Instruções da tarefa:
Conforme o texto de origem, em que circunstância pode ser aplicada a pena acessória de expulsão de estrangeiro do País?

Acórdão do Supremo Tribunal de Justiça
Processo:
042459
Nº Convencional: JSTJ00014418
Relator: VAZ DE SEQUEIRA
Descritores: TRÁFICO DE ESTUPEFACIENTE
EXPULSÃO DE ESTRANGEIRO
PENAS ACESSÓRIAS
CONSTITUCIONALIDADE
Nº do Documento: SJ199204090424593
Data do Acordão: 04/09/1992
Votação: UNANIMIDADE
Referência de Publicação: BMJ N416 ANO1992 PAG353
Texto Integral: S
Privacidade: 1
Meio Processual: REC PENAL.
Decisão: PROVIDO PARCIAL.
Área Temática: DIR CRIM - CRIM C/SOCIEDADE.
Legislação Nacional: DL 430/83 DE 1983/12/13 ARTIGO 23 N1 ARTIGO 34 N2.
Sumário : I - Como tem vindo a entender recentemente o Supremo Tribunal de Justiça, a pena acessória de expulsão de estrangeiro do País não pode, ser aplicada automaticamente, mas apenas quando a necessária factualidade, seu pressuposto, conste da acusação e da pronúncia.
II - Esta orientação entronca-se no entendimento do Tribunal Constitucional, expresso no acordão 224/90, que, em caso paralelo, declarou com força obrigatória geral a inconstitucionalidade das normas do artigo 46, n. 2, alíneas a) e e), do Código da Estrada, por violação do n. 4 do artigo 30 da Constituição.
Decisão Texto Integral: Acordam na Secção Criminal do Supremo Tribunal de
Justiça:
Pelo tribunal colectivo do circulo de Portimão, foi submetido a julgamento.

Listagem de dados:
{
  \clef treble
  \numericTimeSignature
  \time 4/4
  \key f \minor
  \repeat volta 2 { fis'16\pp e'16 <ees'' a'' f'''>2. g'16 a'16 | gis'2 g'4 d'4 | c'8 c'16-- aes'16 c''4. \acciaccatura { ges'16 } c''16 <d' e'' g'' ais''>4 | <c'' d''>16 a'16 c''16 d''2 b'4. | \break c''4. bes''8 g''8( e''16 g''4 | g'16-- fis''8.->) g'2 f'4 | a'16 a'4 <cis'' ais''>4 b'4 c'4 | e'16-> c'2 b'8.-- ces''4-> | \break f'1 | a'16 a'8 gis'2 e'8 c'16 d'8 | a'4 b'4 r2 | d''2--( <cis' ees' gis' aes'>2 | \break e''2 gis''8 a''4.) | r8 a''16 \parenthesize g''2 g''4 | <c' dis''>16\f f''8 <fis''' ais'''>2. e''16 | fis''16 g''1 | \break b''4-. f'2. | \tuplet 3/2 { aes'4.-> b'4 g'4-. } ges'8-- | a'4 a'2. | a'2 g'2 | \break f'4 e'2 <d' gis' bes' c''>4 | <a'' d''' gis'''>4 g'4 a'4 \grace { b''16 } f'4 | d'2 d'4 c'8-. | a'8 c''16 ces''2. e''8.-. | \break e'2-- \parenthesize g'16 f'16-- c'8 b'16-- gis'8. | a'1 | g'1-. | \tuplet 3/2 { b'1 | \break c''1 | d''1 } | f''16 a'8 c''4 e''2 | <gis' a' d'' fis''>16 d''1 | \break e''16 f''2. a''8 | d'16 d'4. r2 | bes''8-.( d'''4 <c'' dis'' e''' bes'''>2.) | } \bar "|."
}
==
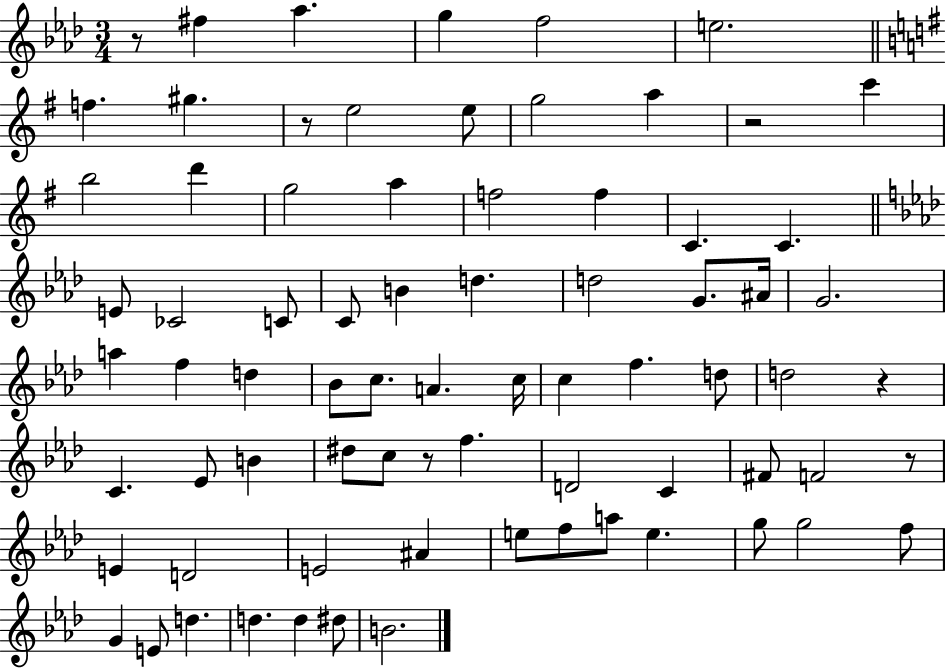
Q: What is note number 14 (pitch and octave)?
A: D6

Resposta:
Apenas quando a necessária factualidade, seu pressuposto, conste da acusação e da pronúncia.